Ziqiang Wang, Han Lin, Wenxin Wang, Hongjie Yu, You Xu, Kai Deng*, Hongjing Wang*, Liang Wang*

Cite this article: Chin. J. Struct. Chem., 2025, 44(12), 100745. DOI: 10.1016/j.cjsc.2025.100745

Publication date: December 1, 2025

Keywords: High-entropy metallene nanoribbon; Multi-metallic synergistic effect; PET plastic upgrading; Ethylene glycol oxidation; Glycolic acid production

ABSTRACT

The electrochemical upgrading of polyethylene terephthalate (PET) plastics represents a highly promising strategy for achieving high-value utilization of waste resources, and its efficiency is highly related to identify active electrocatalysts for PET-derived ethylene glycol oxidation reaction (EGOR).
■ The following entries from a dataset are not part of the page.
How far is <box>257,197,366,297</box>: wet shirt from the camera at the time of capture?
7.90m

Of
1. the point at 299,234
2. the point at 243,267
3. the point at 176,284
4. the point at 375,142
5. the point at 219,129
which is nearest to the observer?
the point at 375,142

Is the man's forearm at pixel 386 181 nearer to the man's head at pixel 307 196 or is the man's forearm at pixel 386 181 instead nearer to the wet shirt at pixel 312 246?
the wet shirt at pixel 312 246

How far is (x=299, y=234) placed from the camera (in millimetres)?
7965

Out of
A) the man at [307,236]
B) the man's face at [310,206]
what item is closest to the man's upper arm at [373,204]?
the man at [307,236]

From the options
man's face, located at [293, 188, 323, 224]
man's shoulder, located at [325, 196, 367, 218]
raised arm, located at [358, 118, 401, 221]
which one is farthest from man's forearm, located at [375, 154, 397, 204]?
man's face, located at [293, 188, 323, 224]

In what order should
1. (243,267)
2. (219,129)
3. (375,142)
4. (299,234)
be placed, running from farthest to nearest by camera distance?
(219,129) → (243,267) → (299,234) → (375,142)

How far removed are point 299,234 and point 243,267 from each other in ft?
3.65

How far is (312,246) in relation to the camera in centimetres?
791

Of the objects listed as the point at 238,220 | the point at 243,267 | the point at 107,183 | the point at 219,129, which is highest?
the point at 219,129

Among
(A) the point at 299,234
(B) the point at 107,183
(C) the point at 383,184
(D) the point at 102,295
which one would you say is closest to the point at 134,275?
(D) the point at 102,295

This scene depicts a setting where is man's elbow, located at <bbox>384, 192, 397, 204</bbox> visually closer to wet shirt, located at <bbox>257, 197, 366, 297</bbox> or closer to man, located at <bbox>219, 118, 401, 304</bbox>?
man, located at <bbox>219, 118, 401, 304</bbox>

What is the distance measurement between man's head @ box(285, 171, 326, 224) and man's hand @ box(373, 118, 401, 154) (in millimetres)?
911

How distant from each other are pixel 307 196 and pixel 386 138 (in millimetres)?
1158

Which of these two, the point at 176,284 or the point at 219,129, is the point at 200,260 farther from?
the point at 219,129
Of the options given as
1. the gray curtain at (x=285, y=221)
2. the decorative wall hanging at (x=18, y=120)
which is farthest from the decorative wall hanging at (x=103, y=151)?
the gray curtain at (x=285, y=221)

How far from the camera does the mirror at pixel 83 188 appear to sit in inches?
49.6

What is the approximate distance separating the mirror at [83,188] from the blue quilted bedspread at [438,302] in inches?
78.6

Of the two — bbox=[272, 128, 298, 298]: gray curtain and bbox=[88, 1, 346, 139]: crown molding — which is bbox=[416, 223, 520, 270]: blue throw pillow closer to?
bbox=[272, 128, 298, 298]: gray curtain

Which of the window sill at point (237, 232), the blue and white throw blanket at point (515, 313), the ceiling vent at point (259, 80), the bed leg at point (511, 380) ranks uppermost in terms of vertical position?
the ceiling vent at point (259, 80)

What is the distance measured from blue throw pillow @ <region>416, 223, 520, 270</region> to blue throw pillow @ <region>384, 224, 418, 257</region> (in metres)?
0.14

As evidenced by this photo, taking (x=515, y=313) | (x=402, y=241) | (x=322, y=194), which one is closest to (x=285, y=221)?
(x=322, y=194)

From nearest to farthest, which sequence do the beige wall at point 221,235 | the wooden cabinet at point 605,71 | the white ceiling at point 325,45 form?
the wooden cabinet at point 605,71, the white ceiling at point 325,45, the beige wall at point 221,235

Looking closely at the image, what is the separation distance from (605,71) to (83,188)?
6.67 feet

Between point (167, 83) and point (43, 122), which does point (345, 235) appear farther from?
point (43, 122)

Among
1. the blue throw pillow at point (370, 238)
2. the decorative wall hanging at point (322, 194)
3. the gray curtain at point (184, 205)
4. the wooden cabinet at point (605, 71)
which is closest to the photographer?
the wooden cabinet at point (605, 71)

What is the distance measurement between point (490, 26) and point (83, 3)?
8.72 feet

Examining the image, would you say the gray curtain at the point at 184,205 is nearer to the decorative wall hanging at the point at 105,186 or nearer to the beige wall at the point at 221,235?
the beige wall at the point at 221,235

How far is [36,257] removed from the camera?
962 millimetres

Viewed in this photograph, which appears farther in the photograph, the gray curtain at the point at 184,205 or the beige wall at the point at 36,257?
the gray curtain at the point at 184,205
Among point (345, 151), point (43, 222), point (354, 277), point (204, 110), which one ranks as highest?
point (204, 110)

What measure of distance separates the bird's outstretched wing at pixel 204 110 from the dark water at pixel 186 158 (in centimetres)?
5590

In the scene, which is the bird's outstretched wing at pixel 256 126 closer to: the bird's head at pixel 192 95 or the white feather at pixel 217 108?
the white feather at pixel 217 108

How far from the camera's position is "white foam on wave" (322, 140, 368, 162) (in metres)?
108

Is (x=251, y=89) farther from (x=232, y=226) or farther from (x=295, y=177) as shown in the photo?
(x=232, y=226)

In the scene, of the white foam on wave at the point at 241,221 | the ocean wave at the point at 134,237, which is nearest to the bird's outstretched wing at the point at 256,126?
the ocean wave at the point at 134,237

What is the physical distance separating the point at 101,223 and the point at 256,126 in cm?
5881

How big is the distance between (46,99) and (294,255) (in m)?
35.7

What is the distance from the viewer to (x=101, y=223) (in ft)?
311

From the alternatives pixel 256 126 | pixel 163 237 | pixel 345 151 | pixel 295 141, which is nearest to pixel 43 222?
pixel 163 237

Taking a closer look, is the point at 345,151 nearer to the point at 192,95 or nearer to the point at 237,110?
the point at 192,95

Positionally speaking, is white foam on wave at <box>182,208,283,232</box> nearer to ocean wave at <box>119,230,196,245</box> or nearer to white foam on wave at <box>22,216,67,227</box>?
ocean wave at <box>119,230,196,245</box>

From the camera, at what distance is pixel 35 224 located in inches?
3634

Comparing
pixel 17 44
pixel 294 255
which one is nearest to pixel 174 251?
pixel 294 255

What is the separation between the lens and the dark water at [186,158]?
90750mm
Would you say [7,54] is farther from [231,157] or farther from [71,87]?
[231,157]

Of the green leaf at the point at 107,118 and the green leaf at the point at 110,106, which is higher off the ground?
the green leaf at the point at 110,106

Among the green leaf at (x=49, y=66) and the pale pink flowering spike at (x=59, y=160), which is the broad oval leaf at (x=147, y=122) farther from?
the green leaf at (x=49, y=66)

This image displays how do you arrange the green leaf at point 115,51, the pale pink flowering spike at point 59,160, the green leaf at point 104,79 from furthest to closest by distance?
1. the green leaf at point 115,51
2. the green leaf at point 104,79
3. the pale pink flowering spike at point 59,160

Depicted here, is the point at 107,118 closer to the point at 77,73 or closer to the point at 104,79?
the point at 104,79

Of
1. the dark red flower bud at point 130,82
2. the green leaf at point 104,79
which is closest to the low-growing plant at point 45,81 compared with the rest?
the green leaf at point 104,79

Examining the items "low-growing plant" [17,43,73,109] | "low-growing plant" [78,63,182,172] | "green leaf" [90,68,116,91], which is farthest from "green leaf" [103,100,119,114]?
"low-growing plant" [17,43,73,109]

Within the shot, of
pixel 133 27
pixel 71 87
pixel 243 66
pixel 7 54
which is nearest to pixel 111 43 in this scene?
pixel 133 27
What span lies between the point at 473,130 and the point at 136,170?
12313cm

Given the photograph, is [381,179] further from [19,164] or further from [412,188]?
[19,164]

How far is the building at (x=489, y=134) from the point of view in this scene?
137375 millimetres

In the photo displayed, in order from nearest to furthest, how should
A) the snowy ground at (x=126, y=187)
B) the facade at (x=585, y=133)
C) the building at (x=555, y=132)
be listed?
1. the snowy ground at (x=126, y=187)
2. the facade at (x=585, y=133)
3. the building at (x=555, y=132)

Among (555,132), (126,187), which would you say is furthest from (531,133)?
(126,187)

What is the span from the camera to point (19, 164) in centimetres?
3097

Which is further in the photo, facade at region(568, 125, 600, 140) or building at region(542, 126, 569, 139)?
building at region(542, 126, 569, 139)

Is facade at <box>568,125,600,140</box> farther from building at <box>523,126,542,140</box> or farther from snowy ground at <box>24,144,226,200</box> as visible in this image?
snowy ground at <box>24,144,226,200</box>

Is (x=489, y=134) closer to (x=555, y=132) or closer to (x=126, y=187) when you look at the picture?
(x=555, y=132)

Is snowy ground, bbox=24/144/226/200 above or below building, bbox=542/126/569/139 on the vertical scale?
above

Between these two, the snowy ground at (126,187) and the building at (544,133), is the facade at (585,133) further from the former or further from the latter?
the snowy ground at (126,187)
In this work, atomically thin high-entropy PdPtRhFeCuMo metallene nanoribbons (PdPtRhFeCuMo HMRs) have been synthesized and served as high-performance catalysts for electro-reforming PET plastic, which possess a high current density of 180 mA cm-2 at a low potential of 0.9 V for EGOR, with excellent Faraday efficiency of 96.81% for highly efficient and selective conversion of EG into high-value-added glycolic acid (GA). Experimental and theoretical results reveal that the multi-metallic synergistic effect of PdPtRhFeCuMo HMRs effectively modulates adsorption behavior of intermediates and reduce the EGOR energy barrier, thus promoting the selective EG-to-GA conversion. This study proposes the reasonable design of high-entropy metallene nanoribbons for the electrochemical upgrading of PET plastics to high-value C2 products.